• _Datos de entrada_:

- - - - - - -

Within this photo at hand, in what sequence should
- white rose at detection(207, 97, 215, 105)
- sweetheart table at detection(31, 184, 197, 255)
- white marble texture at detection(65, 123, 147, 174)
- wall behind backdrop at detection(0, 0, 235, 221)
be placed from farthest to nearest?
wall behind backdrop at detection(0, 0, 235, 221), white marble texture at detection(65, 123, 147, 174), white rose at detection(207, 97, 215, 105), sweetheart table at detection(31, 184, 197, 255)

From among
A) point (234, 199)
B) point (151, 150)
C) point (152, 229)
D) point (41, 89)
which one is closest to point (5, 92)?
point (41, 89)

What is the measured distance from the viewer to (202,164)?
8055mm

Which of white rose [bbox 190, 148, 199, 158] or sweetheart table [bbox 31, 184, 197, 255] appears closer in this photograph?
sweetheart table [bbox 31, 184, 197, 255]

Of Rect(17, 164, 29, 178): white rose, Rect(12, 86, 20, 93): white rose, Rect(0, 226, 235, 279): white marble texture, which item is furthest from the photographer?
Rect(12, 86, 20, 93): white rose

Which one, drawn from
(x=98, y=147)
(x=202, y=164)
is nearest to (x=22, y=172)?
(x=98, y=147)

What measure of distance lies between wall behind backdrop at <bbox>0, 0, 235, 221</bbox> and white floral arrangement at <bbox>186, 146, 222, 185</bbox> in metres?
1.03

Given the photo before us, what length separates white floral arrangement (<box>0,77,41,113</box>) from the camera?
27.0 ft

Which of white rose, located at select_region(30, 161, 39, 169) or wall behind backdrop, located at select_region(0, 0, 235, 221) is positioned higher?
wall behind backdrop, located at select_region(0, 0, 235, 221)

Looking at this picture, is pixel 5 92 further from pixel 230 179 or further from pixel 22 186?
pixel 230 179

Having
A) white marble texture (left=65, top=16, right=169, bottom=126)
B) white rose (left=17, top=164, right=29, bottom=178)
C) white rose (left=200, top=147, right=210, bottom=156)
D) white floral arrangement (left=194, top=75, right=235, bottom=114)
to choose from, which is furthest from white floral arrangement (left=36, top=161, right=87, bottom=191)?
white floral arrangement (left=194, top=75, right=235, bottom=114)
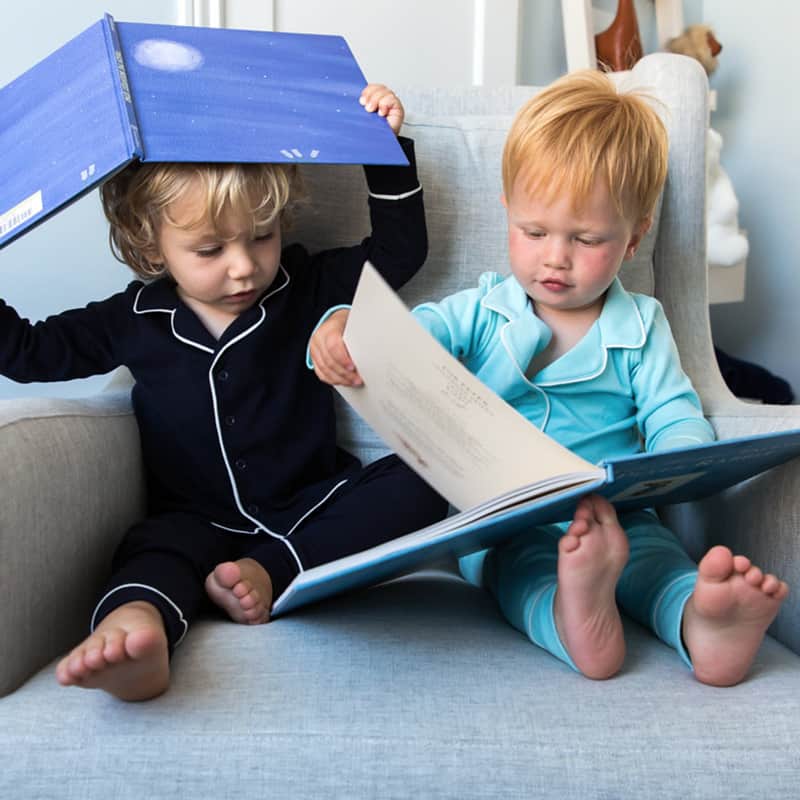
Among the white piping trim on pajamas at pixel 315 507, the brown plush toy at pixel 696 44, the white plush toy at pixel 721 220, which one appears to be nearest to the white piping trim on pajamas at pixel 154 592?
the white piping trim on pajamas at pixel 315 507

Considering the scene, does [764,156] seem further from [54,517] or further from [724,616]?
[54,517]

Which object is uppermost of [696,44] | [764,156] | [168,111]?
[168,111]

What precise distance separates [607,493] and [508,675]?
163mm

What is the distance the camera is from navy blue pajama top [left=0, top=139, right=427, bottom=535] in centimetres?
114

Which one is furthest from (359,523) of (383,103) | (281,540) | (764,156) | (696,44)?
(764,156)

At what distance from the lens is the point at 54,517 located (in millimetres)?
904

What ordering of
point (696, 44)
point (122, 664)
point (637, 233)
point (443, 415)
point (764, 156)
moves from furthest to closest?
point (764, 156) → point (696, 44) → point (637, 233) → point (443, 415) → point (122, 664)

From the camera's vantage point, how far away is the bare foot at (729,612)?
0.79m

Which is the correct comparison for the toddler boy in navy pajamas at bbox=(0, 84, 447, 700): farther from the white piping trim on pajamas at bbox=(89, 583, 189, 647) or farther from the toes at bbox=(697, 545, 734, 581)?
the toes at bbox=(697, 545, 734, 581)

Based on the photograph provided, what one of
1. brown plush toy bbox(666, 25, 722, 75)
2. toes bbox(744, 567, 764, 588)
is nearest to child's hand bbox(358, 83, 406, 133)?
toes bbox(744, 567, 764, 588)

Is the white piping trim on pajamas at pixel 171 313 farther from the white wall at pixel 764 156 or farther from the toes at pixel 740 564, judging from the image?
the white wall at pixel 764 156

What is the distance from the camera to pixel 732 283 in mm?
Answer: 2143

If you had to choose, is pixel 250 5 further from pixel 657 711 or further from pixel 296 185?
pixel 657 711

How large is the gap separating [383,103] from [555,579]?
1.69ft
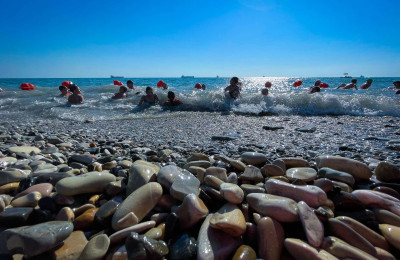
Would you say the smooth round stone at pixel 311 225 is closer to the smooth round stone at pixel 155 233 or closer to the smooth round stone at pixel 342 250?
the smooth round stone at pixel 342 250

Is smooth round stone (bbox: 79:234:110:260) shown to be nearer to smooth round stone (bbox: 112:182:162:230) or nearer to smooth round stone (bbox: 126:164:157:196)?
smooth round stone (bbox: 112:182:162:230)

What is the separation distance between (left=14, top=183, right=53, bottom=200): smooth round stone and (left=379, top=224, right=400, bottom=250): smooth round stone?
1891mm

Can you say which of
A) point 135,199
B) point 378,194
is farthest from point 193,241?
point 378,194

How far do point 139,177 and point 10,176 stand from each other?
0.96 meters

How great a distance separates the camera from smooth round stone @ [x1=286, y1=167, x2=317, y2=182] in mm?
1508

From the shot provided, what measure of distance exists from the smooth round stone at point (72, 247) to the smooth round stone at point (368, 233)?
51.2 inches

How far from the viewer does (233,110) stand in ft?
22.8

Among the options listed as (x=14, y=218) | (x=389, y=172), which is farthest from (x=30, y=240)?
(x=389, y=172)

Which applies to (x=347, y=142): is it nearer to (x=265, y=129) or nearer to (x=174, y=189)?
(x=265, y=129)

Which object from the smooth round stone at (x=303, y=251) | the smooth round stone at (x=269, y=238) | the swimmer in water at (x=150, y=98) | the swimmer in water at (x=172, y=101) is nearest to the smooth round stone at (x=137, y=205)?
the smooth round stone at (x=269, y=238)

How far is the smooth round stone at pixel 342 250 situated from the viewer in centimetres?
95

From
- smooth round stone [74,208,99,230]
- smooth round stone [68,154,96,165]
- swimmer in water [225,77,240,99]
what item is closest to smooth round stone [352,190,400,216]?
smooth round stone [74,208,99,230]

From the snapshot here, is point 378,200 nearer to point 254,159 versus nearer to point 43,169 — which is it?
point 254,159

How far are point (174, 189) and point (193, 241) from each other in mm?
325
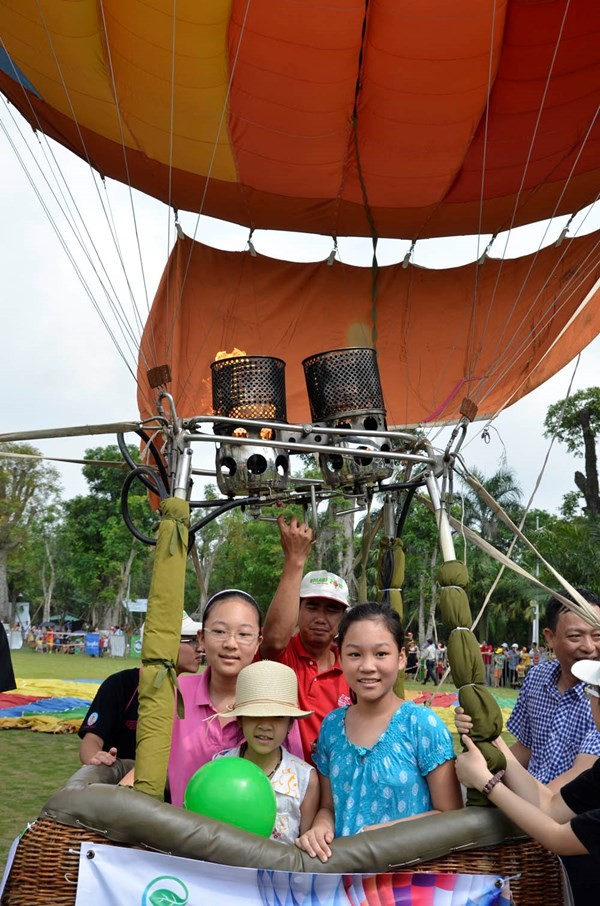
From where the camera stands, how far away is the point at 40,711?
11539mm

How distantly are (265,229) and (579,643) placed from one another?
5.84 meters

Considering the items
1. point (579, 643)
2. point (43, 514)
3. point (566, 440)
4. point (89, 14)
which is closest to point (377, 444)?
point (579, 643)

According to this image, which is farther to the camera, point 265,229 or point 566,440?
point 566,440

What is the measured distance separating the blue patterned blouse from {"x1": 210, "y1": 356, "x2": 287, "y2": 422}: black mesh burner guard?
56.3 inches

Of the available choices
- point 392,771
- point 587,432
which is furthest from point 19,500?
point 392,771

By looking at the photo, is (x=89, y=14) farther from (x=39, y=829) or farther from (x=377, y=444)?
(x=39, y=829)

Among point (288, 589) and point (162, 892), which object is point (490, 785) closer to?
point (162, 892)

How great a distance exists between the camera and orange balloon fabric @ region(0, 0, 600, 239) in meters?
5.97

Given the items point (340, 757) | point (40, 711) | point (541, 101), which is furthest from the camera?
point (40, 711)

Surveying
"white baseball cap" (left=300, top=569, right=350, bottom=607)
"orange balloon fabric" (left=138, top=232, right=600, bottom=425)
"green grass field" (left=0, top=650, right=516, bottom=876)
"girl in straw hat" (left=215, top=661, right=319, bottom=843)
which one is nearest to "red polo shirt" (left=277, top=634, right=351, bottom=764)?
"white baseball cap" (left=300, top=569, right=350, bottom=607)

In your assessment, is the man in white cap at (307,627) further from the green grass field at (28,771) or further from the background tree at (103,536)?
the background tree at (103,536)

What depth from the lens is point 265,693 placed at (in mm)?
2641

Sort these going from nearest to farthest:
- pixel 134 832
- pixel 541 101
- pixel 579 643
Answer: pixel 134 832
pixel 579 643
pixel 541 101

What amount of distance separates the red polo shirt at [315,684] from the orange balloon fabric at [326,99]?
4.09m
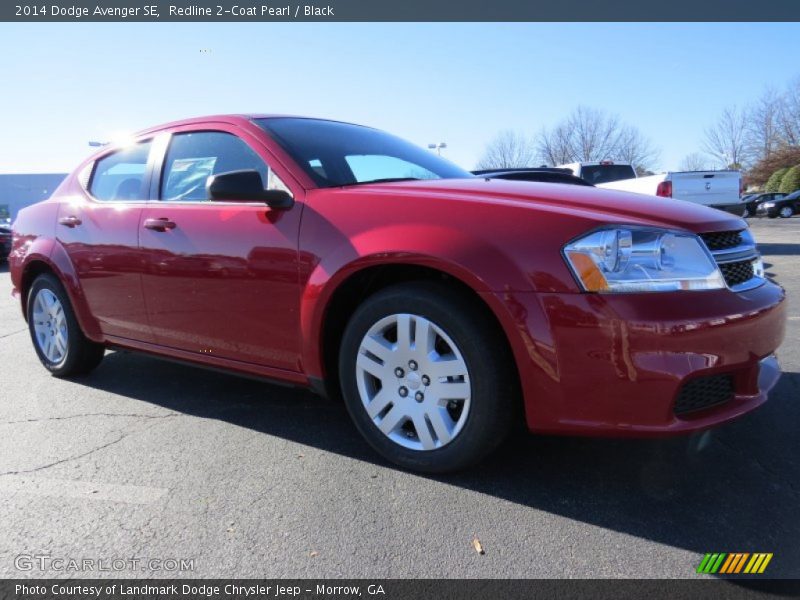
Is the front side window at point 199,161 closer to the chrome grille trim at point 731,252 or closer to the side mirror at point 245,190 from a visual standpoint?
the side mirror at point 245,190

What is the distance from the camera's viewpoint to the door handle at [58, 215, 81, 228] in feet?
13.0

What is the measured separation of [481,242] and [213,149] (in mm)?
1869

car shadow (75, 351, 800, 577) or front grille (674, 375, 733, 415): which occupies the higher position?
front grille (674, 375, 733, 415)

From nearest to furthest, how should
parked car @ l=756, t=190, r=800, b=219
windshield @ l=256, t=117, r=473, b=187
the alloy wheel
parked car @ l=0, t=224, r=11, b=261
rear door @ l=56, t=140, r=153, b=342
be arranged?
1. the alloy wheel
2. windshield @ l=256, t=117, r=473, b=187
3. rear door @ l=56, t=140, r=153, b=342
4. parked car @ l=0, t=224, r=11, b=261
5. parked car @ l=756, t=190, r=800, b=219

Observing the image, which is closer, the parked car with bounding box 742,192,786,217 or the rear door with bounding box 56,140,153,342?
the rear door with bounding box 56,140,153,342

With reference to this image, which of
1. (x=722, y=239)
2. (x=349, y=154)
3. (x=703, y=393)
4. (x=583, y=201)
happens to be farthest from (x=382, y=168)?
(x=703, y=393)

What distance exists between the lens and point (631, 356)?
214 centimetres

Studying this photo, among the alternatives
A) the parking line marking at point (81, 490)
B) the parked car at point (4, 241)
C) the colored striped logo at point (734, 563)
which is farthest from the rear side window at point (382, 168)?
the parked car at point (4, 241)

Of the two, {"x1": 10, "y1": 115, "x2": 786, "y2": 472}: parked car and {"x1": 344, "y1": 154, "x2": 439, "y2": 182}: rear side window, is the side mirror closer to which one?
{"x1": 10, "y1": 115, "x2": 786, "y2": 472}: parked car

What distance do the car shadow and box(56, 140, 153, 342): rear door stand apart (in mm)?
715

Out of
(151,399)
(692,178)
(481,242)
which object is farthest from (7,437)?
(692,178)
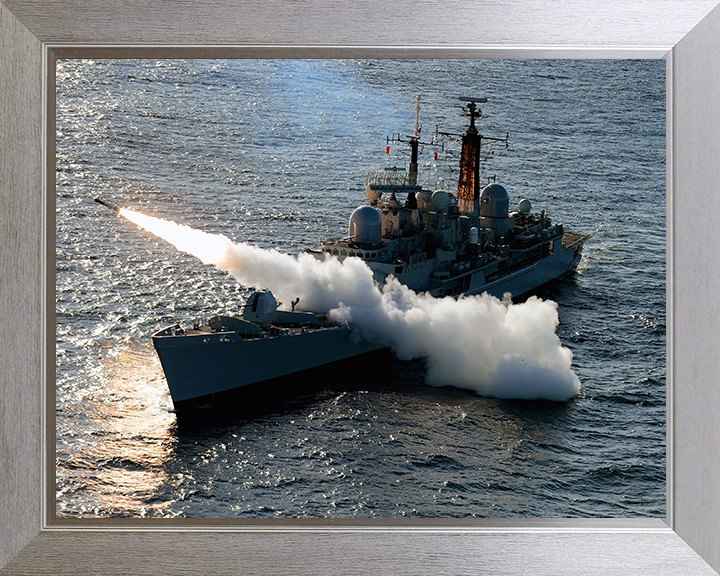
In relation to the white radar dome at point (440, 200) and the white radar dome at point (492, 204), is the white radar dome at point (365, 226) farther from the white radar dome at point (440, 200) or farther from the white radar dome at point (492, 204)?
the white radar dome at point (492, 204)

- - - - - - -

• _Solicitud escrita_: Copia de nuevo las líneas de los registros desde el principio hasta la línea que contiene "wall behind backdrop at detection(0, 0, 235, 221), white", esta incluida, y sustituye "sequence" por "order". No cambies nada más y no incluyas otras líneas.

• _Solución_:
Within this photo at hand, in what order should
- white rose at detection(207, 97, 215, 105)
- sweetheart table at detection(31, 184, 197, 255)
- white marble texture at detection(65, 123, 147, 174)
- wall behind backdrop at detection(0, 0, 235, 221)
be placed from farthest to nearest?
wall behind backdrop at detection(0, 0, 235, 221), white marble texture at detection(65, 123, 147, 174), white rose at detection(207, 97, 215, 105), sweetheart table at detection(31, 184, 197, 255)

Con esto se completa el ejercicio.